Concern over the disclosure of trade secrets cropped up again in the pretrial phase of the United States' antitrust case against Oracle, with a federal judge sternly rebuking a Department of Justice request to shelter evidence or testimony that may come up in the trial from public view.

United States District Court Judge Vaughn Walker's comments came during a pretrial hearing at which he responded to a request from Justice Department attorneys that the court consider sealing "highly confidential" evidence introduced for the trial. The Justice Department may use proprietary information provided by Oracle rivals and clients. The court has already granted a protective order to guard the confidentiality of documents produced during the discovery phase of the trial.

Walker showed little sympathy for the request. "I'm very, very reluctant to have anything on which this court bases a decision under some kind of wraps," Walker said. "This is not a national security case."

He also chided both sides for regarding the media's interest in the case as little more than "idle curiosity."

Oracle is challenging a Justice Department suit that seeks to block the company from acquiring software rival PeopleSoft. The government alleges that the acquisition would harm competition in the market for business systems that help large organizations run their operations smoothly. The trial is set to begin June 7.

At Friday's hearing, Walker also rejected the government's request that the court require Oracle to produce a broader preliminary witness list, but he granted the agency's request for more time to submit its analysis of Oracle's discount request forms, which Oracle was late in delivering.

The judge went on to praise Oracle and the Justice Department for generally cooperating with each other during the pretrial proceedings.

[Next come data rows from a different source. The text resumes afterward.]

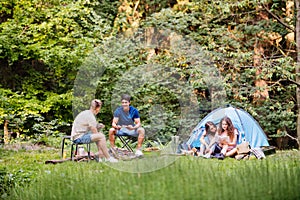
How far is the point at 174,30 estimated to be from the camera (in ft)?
35.8

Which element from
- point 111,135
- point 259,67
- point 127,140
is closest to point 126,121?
point 111,135

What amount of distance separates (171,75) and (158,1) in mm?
2949

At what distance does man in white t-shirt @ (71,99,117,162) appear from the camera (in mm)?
5855

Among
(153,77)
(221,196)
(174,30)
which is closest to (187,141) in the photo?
(153,77)

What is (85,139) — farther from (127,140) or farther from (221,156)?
(221,156)

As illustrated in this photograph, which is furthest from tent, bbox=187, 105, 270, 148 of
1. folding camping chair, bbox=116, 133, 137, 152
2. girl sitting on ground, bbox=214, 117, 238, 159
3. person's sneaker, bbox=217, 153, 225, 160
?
folding camping chair, bbox=116, 133, 137, 152

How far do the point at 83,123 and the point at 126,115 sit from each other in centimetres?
63

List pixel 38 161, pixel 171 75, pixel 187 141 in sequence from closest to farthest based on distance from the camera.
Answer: pixel 38 161
pixel 187 141
pixel 171 75

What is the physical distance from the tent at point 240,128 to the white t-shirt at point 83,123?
252cm

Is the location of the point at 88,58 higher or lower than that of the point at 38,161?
higher

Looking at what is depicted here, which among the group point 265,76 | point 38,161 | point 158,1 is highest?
point 158,1

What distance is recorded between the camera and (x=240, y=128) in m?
7.90

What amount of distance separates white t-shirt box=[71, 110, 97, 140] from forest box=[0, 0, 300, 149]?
213cm

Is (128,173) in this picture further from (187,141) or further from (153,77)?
(153,77)
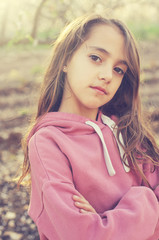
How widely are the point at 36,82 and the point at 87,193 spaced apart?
16.4ft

The protection of sensitive documents figured largely at another pretrial hearing in March. The Justice Department and several Oracle competitors and customers sought to restrict Oracle's in-house counsel from viewing certain information they had submitted as part of the discovery process. The judge ruled in Oracle's favor, preserving the rights of two Oracle in-house attorneys to review the information.

Oracle and its competitors have filed with the court reams of documents that contain detailed descriptions of bidding procedures, product development plans and other sensitive information. Oracle, SAP, PeopleSoft and other suppliers in the high-margin business software industry are notoriously secretive about prices and the mechanics of customer negotiations.

Oracle and the Justice Department are scheduled to convene in court again on May 21 to provide Walker with a "tutorial" on the products Oracle and PeopleSoft sell and the markets they serve. Each party has agreed to produce a final witness list by April 26. A pretrial conference is scheduled for June 2.